Visite militante du cœur de la finance

Dans la capitale du Royaume-Uni, les indignés d'Occupy London se mobilisent pour dénoncer les dérives du système financier incarné par la City. Leur dernière initiative : l’organisation de visites guidées hebdomadaires dans le quartier d’affaire de Canary Wharf, où de nombreuses banques sont implantées. Liam et Duncan, les deux organisateurs, se relaient au mégaphone. Suivez le guide.

 

 

«L'utilisation excessive des produits dérivés  est responsable de la crise»

Après une quinzaine d'année à l'OCDE, Paul Atkinson a rejoint le Groupe d'économie mondiale de Sciences Po à Paris. Il continue aujourd'hui ses travaux de recherche en économie et collabore occasionnellement avec l'OCDE. Il nous a reçu dans son appartement du 8ème arrondissement de Paris pour nous expliquer le phénomène de l'explosion des produits dérivés.

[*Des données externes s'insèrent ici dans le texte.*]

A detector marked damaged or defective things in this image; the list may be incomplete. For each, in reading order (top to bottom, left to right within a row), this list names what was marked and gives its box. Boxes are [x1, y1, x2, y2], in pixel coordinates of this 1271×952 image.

«Commençons par distinguer deux types de produits financiers: les titres primaires et les dérivés. Les titres primaires sont principalement les obligations - bons du Trésor ou reconnaissance de dettes d'entreprises-, les créances sur prêts bancaires, par exemple les prêts immobiliers, et les actions. Les transactions qui mettent en jeu ces produits ont pour but de financer l'économie réelle : il s'agit d'investissements.» En gros, si l'Etat doit emprunter pour construire une nouvelle école, il va vendre des bons du Trésor; si une entreprise veut s'agrandir, elle va emettre des obligations ou augmenter son capital en émettant des d'actions.

Utilisés pour les prix des matières premières

Les produits dérivés, comme leur nom l'indique, prennent appui sur des titres existant. Ces derniers, qui sont alors appelés "sous-jacents" peuvent être des actions, des obligations, des matières premières... «Un produit dérivé est un contrat entre un acheteur et un vendeur qui fixe le prix futur du produit sous-jacent.» Il peut être vu comme une contrat d'assurance destiné à limiter les risques.

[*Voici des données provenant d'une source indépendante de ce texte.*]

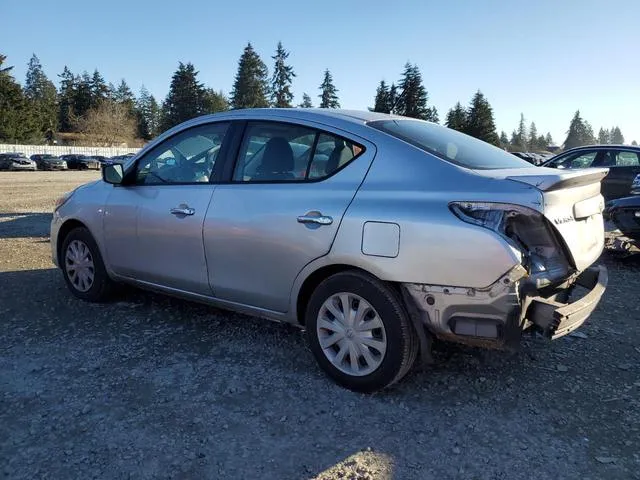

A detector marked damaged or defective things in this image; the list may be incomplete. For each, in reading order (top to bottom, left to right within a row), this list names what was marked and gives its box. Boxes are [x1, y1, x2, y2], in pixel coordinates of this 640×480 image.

damaged rear bumper [402, 262, 608, 348]
damaged rear bumper [528, 264, 608, 340]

Au départ d'ailleurs, «cette pratique était utilisée par les professionnels pour s'assurer face à l'évolution incertaine des prix des matières premières (blé, acier, …), dont ils savaient qu'ils devraient les acheter ou les vendre à un moment donné», explique Paul Atkinson. Elle a donné naissance au marché à terme de Chicago.

Pari sur l'avenir

Mais ces contrats d'assurances peuvent aussi être utilisés comme des paris sur l'avenir des cours de la bourse et c'est là qu'entrent en jeu la spéculation et la multiplication des risques qui lient acheteurs et vendeurs. Car il est possible d'acheter pour un coût minime une assurance de ce type sans même détenir l'action sous-jacente. Si l'action chute, on peut ainsi l'acheter à un prix plus bas que celui garanti par le contrat d'assurance puis la revendre à l'assureur au prix fixé avec lui. L'un empoche donc la différence entre le prix garanti au départ et le prix  actuel de l'action sous-jacente que l'autre doit sortir de sa poche.

 

 

 

12 fois le PIB mondial

Extraite d'un article de Paul Atkinson et Adrian Blundell-Wignall, consacré  aux banques systèmiques, aux produits dérivés, et à la stabilité financière, publié par l'OCDE fin 2011, cette infographie distingue deux types de produits financiers : les titres primaires qui servent à financer l'économie réelle et les contrats dérivés qui ont pour but d'échanger des richesses entre parieurs. Depuis le milieu des années 1990, l'essor des seconds est fulgurant, tandis que la courbe des transactions utiles à l'économie plafonne.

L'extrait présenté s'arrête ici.